======== INFORMATION GIVEN ========

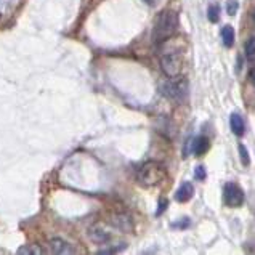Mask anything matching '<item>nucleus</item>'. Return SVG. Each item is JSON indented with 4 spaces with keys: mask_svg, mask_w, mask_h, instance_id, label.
I'll return each mask as SVG.
<instances>
[{
    "mask_svg": "<svg viewBox=\"0 0 255 255\" xmlns=\"http://www.w3.org/2000/svg\"><path fill=\"white\" fill-rule=\"evenodd\" d=\"M178 29V13L174 10H164L160 12L157 20L154 21L153 32H151V40L154 43L165 42L170 39Z\"/></svg>",
    "mask_w": 255,
    "mask_h": 255,
    "instance_id": "f257e3e1",
    "label": "nucleus"
},
{
    "mask_svg": "<svg viewBox=\"0 0 255 255\" xmlns=\"http://www.w3.org/2000/svg\"><path fill=\"white\" fill-rule=\"evenodd\" d=\"M167 170L157 160H148L141 165L137 172V181L141 186H154L159 185L160 181L165 178Z\"/></svg>",
    "mask_w": 255,
    "mask_h": 255,
    "instance_id": "f03ea898",
    "label": "nucleus"
},
{
    "mask_svg": "<svg viewBox=\"0 0 255 255\" xmlns=\"http://www.w3.org/2000/svg\"><path fill=\"white\" fill-rule=\"evenodd\" d=\"M188 80L181 76H175V77H169L167 80L162 82L160 85V92H162L164 97L170 98L172 101L181 103L188 98Z\"/></svg>",
    "mask_w": 255,
    "mask_h": 255,
    "instance_id": "7ed1b4c3",
    "label": "nucleus"
},
{
    "mask_svg": "<svg viewBox=\"0 0 255 255\" xmlns=\"http://www.w3.org/2000/svg\"><path fill=\"white\" fill-rule=\"evenodd\" d=\"M160 69L167 77L180 76L183 71V57L180 52H169L160 57Z\"/></svg>",
    "mask_w": 255,
    "mask_h": 255,
    "instance_id": "20e7f679",
    "label": "nucleus"
},
{
    "mask_svg": "<svg viewBox=\"0 0 255 255\" xmlns=\"http://www.w3.org/2000/svg\"><path fill=\"white\" fill-rule=\"evenodd\" d=\"M223 201L230 207H241L244 204V191L236 183H226L223 188Z\"/></svg>",
    "mask_w": 255,
    "mask_h": 255,
    "instance_id": "39448f33",
    "label": "nucleus"
},
{
    "mask_svg": "<svg viewBox=\"0 0 255 255\" xmlns=\"http://www.w3.org/2000/svg\"><path fill=\"white\" fill-rule=\"evenodd\" d=\"M88 237L97 244H108L111 241V230L104 223H95L88 230Z\"/></svg>",
    "mask_w": 255,
    "mask_h": 255,
    "instance_id": "423d86ee",
    "label": "nucleus"
},
{
    "mask_svg": "<svg viewBox=\"0 0 255 255\" xmlns=\"http://www.w3.org/2000/svg\"><path fill=\"white\" fill-rule=\"evenodd\" d=\"M111 225L114 228H118L119 231H124V233H130L134 231V220L129 214L125 212H119V214H114L111 217Z\"/></svg>",
    "mask_w": 255,
    "mask_h": 255,
    "instance_id": "0eeeda50",
    "label": "nucleus"
},
{
    "mask_svg": "<svg viewBox=\"0 0 255 255\" xmlns=\"http://www.w3.org/2000/svg\"><path fill=\"white\" fill-rule=\"evenodd\" d=\"M50 246V252L53 254H58V255H69V254H74V247L71 246L69 242H66L63 239H59V237H55L48 242Z\"/></svg>",
    "mask_w": 255,
    "mask_h": 255,
    "instance_id": "6e6552de",
    "label": "nucleus"
},
{
    "mask_svg": "<svg viewBox=\"0 0 255 255\" xmlns=\"http://www.w3.org/2000/svg\"><path fill=\"white\" fill-rule=\"evenodd\" d=\"M209 151V140L206 137H196L195 140L191 141V153L195 156H204Z\"/></svg>",
    "mask_w": 255,
    "mask_h": 255,
    "instance_id": "1a4fd4ad",
    "label": "nucleus"
},
{
    "mask_svg": "<svg viewBox=\"0 0 255 255\" xmlns=\"http://www.w3.org/2000/svg\"><path fill=\"white\" fill-rule=\"evenodd\" d=\"M193 195H195V188H193V185L190 181H185L183 185L177 190L175 193V199L178 202H188L190 199L193 197Z\"/></svg>",
    "mask_w": 255,
    "mask_h": 255,
    "instance_id": "9d476101",
    "label": "nucleus"
},
{
    "mask_svg": "<svg viewBox=\"0 0 255 255\" xmlns=\"http://www.w3.org/2000/svg\"><path fill=\"white\" fill-rule=\"evenodd\" d=\"M230 124H231V130L235 135L242 137L244 134H246V124H244V119L241 118V114H237V113L231 114Z\"/></svg>",
    "mask_w": 255,
    "mask_h": 255,
    "instance_id": "9b49d317",
    "label": "nucleus"
},
{
    "mask_svg": "<svg viewBox=\"0 0 255 255\" xmlns=\"http://www.w3.org/2000/svg\"><path fill=\"white\" fill-rule=\"evenodd\" d=\"M221 40H223L225 47L228 48L235 45V29H233L230 24H226L223 29H221Z\"/></svg>",
    "mask_w": 255,
    "mask_h": 255,
    "instance_id": "f8f14e48",
    "label": "nucleus"
},
{
    "mask_svg": "<svg viewBox=\"0 0 255 255\" xmlns=\"http://www.w3.org/2000/svg\"><path fill=\"white\" fill-rule=\"evenodd\" d=\"M246 59H247L249 64L254 66V61H255V37H251L246 42Z\"/></svg>",
    "mask_w": 255,
    "mask_h": 255,
    "instance_id": "ddd939ff",
    "label": "nucleus"
},
{
    "mask_svg": "<svg viewBox=\"0 0 255 255\" xmlns=\"http://www.w3.org/2000/svg\"><path fill=\"white\" fill-rule=\"evenodd\" d=\"M18 254L20 255H40V254H47V251H43L40 246H23V247H20Z\"/></svg>",
    "mask_w": 255,
    "mask_h": 255,
    "instance_id": "4468645a",
    "label": "nucleus"
},
{
    "mask_svg": "<svg viewBox=\"0 0 255 255\" xmlns=\"http://www.w3.org/2000/svg\"><path fill=\"white\" fill-rule=\"evenodd\" d=\"M207 18L212 21V23H217L220 20V7L217 3H212L207 10Z\"/></svg>",
    "mask_w": 255,
    "mask_h": 255,
    "instance_id": "2eb2a0df",
    "label": "nucleus"
},
{
    "mask_svg": "<svg viewBox=\"0 0 255 255\" xmlns=\"http://www.w3.org/2000/svg\"><path fill=\"white\" fill-rule=\"evenodd\" d=\"M237 8H239V3H237V0H228V5H226V12L228 15H236L237 13Z\"/></svg>",
    "mask_w": 255,
    "mask_h": 255,
    "instance_id": "dca6fc26",
    "label": "nucleus"
},
{
    "mask_svg": "<svg viewBox=\"0 0 255 255\" xmlns=\"http://www.w3.org/2000/svg\"><path fill=\"white\" fill-rule=\"evenodd\" d=\"M239 153H241V160H242V165H247L249 164V153L244 145H239Z\"/></svg>",
    "mask_w": 255,
    "mask_h": 255,
    "instance_id": "f3484780",
    "label": "nucleus"
},
{
    "mask_svg": "<svg viewBox=\"0 0 255 255\" xmlns=\"http://www.w3.org/2000/svg\"><path fill=\"white\" fill-rule=\"evenodd\" d=\"M195 177H196V180H204L207 177V174H206V169L202 167V165H199V167H196V170H195Z\"/></svg>",
    "mask_w": 255,
    "mask_h": 255,
    "instance_id": "a211bd4d",
    "label": "nucleus"
},
{
    "mask_svg": "<svg viewBox=\"0 0 255 255\" xmlns=\"http://www.w3.org/2000/svg\"><path fill=\"white\" fill-rule=\"evenodd\" d=\"M165 207H167V201H160V204H159V210L156 212V215H160L165 210Z\"/></svg>",
    "mask_w": 255,
    "mask_h": 255,
    "instance_id": "6ab92c4d",
    "label": "nucleus"
},
{
    "mask_svg": "<svg viewBox=\"0 0 255 255\" xmlns=\"http://www.w3.org/2000/svg\"><path fill=\"white\" fill-rule=\"evenodd\" d=\"M145 2H146L148 5H156V3L160 2V0H145Z\"/></svg>",
    "mask_w": 255,
    "mask_h": 255,
    "instance_id": "aec40b11",
    "label": "nucleus"
}]
</instances>
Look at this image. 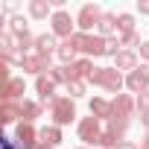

========

[WORK REQUIRED] Quote the listing from its first line through the line that contains "80L181 76H175V77H169L167 80L162", including both of those lines. Leave the pictures out.

[TASK ANSWER]
Mask anything matching '<item>nucleus</item>'. Return SVG. Each item is JSON indented with 4 spaces with keys: mask_svg, mask_w, mask_h, instance_id, label.
I'll return each mask as SVG.
<instances>
[{
    "mask_svg": "<svg viewBox=\"0 0 255 255\" xmlns=\"http://www.w3.org/2000/svg\"><path fill=\"white\" fill-rule=\"evenodd\" d=\"M178 29V13L174 10H164L160 12L157 20L154 21L153 32H151V40L154 43L165 42L170 39Z\"/></svg>",
    "mask_w": 255,
    "mask_h": 255,
    "instance_id": "f257e3e1",
    "label": "nucleus"
},
{
    "mask_svg": "<svg viewBox=\"0 0 255 255\" xmlns=\"http://www.w3.org/2000/svg\"><path fill=\"white\" fill-rule=\"evenodd\" d=\"M167 170L157 160H148L141 165L137 172V181L141 186H154L159 185L160 181L165 178Z\"/></svg>",
    "mask_w": 255,
    "mask_h": 255,
    "instance_id": "f03ea898",
    "label": "nucleus"
},
{
    "mask_svg": "<svg viewBox=\"0 0 255 255\" xmlns=\"http://www.w3.org/2000/svg\"><path fill=\"white\" fill-rule=\"evenodd\" d=\"M188 80L181 76H175V77H169L167 80L162 82L160 85V92H162L164 97L170 98L172 101L181 103L188 98Z\"/></svg>",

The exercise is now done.